Я крутился, вертелся, мечтая заснуть до рассвета и первых москитов, и слышал, как он бурчал, продолжая развивать мысль, которая стала причиной нашей откровенной беседы.

— Ужасно, как все мы так или иначе жаждем получить сертификат славы, — печально проговорил Сэм и со стоном заснул.

Поднялся он задолго до меня и с пристальным вниманием читал на террасе письма — наша беседа развеяла его сомнения и страхи. Издалека донесся мягкий звон гонга, призывающий к завтраку, и я, тяжело вздыхая, отправился в душ.

— Наконец-то проснулся, — крикнул Сэм, вновь обретя привычное отличное настроение. — Я смотрел, как ты лежишь, бесстрашный, как связка сосисок, и храпишь так, что чуть голова не отрывается, и не мог не оценить твой вклад в защиту отечества. Грохот стоял, как при дальней канонаде.

У принца было брюзгливое настроение, в отличие от обычного жизнерадостного. Он читал военные новости в «Аль-Ахрам» и качал головой из-за ни к чему не обязывающих коммюнике. Это был один из тех редких периодов затишья, когда не случалось ничего особенного. Однако говорить он хотел не об этом.

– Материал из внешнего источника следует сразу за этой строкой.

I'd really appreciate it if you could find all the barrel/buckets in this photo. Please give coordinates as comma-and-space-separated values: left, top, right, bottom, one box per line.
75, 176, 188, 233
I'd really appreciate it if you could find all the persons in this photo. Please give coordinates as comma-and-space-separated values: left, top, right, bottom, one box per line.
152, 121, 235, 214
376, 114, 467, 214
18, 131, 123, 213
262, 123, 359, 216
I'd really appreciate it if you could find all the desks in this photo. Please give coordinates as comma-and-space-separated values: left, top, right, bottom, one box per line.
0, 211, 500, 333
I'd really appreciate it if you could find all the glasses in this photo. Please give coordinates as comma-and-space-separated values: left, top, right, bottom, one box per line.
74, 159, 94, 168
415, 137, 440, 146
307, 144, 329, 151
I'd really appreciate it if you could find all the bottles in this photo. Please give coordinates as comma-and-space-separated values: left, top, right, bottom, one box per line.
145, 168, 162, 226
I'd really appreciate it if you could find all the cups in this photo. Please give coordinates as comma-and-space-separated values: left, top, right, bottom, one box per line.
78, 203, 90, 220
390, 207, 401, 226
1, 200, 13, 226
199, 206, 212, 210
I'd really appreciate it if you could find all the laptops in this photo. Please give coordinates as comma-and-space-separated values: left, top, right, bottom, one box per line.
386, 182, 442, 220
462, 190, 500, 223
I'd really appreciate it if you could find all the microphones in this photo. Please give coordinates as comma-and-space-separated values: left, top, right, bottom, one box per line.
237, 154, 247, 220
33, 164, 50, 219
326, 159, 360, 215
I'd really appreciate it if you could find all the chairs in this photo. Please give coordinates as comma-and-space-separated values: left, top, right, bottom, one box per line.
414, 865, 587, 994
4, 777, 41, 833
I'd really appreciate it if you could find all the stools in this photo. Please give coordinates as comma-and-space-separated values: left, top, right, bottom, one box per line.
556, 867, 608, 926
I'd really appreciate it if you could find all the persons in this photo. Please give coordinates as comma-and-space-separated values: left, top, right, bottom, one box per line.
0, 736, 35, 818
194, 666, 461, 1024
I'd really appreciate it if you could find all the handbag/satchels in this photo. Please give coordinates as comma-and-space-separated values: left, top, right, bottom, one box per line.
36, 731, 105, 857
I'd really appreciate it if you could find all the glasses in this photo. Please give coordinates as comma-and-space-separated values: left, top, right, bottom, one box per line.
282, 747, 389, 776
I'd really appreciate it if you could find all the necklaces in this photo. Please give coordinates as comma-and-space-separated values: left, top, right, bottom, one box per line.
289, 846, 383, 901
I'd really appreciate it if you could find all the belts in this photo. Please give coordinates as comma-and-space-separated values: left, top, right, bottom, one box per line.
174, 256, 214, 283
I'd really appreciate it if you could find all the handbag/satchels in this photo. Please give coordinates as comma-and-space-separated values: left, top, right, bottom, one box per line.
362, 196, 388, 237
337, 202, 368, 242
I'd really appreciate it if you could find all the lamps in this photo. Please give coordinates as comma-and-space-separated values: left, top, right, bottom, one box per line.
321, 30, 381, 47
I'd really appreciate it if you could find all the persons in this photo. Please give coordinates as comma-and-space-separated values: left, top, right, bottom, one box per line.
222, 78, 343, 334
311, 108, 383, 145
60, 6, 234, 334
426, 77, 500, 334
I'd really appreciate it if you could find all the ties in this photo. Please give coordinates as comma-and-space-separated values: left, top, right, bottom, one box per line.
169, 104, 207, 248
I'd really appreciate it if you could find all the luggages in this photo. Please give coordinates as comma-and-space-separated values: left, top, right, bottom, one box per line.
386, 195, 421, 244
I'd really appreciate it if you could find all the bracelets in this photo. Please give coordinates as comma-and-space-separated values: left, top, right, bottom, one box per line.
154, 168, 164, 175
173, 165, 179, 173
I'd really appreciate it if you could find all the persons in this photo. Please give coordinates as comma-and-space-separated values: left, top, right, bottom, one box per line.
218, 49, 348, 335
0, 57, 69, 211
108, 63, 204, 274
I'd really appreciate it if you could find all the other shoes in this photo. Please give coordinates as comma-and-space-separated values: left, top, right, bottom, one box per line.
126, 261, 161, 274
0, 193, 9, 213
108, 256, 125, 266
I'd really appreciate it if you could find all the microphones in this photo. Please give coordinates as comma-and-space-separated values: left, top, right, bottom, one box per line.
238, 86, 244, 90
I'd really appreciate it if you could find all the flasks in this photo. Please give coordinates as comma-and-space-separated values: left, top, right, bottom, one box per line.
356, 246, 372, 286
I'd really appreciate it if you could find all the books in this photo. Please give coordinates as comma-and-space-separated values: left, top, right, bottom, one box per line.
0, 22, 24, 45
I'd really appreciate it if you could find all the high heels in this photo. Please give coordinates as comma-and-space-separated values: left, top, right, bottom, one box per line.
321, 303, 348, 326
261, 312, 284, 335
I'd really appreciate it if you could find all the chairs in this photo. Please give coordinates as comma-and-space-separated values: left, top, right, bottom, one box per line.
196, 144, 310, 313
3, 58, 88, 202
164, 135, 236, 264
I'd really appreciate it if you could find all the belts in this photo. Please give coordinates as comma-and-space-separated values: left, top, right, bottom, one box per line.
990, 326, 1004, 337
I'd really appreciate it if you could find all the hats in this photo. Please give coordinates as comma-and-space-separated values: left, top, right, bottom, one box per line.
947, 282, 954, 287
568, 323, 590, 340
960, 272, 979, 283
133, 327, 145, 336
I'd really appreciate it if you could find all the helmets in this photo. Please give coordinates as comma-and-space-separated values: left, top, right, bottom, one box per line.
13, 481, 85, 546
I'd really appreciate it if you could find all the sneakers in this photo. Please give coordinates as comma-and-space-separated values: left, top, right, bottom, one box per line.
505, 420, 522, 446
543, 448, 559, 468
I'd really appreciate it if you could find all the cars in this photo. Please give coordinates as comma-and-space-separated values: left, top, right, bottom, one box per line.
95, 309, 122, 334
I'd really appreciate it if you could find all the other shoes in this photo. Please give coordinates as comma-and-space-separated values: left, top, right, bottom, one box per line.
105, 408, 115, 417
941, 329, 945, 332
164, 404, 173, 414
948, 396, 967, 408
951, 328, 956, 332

— Иногда я задаюсь вопросом, — сказал он нам, — действительно ли англичане хотят выиграть войну; потому что ведут они себя очень странно. Вам известно о нашем агенте? У нас в саду живет немецкий агент — в летнем домике. Его обнаружили садовники, и он предложил им денег, чтобы они оставили его в покое. Представляете? Немецкий археолог, к тому же идеально говорящий по-арабски. Я, разумеется, помчался в консульство и обо всем рассказал там, думал, они пошлют кого-нибудь, чтобы арестовать негодяя или даже убить. Ничего подобного. Этот противный и высокомерный бригадир Маскелин сказал мне: «Мы считаем нецелесообразным ворошить агентурное гнездо». А теперь они даже предлагают ему новое оборудование, И это называется войной, спрашиваю я себя? Если всех агентов оставят в покое и даже будут снабжать…

Ему было невдомек, что сначала необходимо выявить немецкую и итальянскую агентуру, а так как он не находил себе места от ярости, разумнее всего было оставить его в неведении относительно происходящего на самом деле.

Разговор перешел на другое: он готов немедленно предоставить мне несколько выходных в связи с приездом старого друга; я обязан постараться, чтобы Сэм провел отпуск как можно приятней. Нам тотчас предложили великолепный план — экскурсии во все четыре стороны Египта, посещение старинных памятников. Единственным врагом, мешавшим нам развернуться, было ограниченное время.

— Все равно, — решительно вскричал принц, — все мы постараемся устроить так, чтобы гость остался доволен!

Он сделал неопределенный жест, включавший в команду по развлечению Сэма и принцессу, и дворцовых слуг, а также секретарей и своего друга Аффада.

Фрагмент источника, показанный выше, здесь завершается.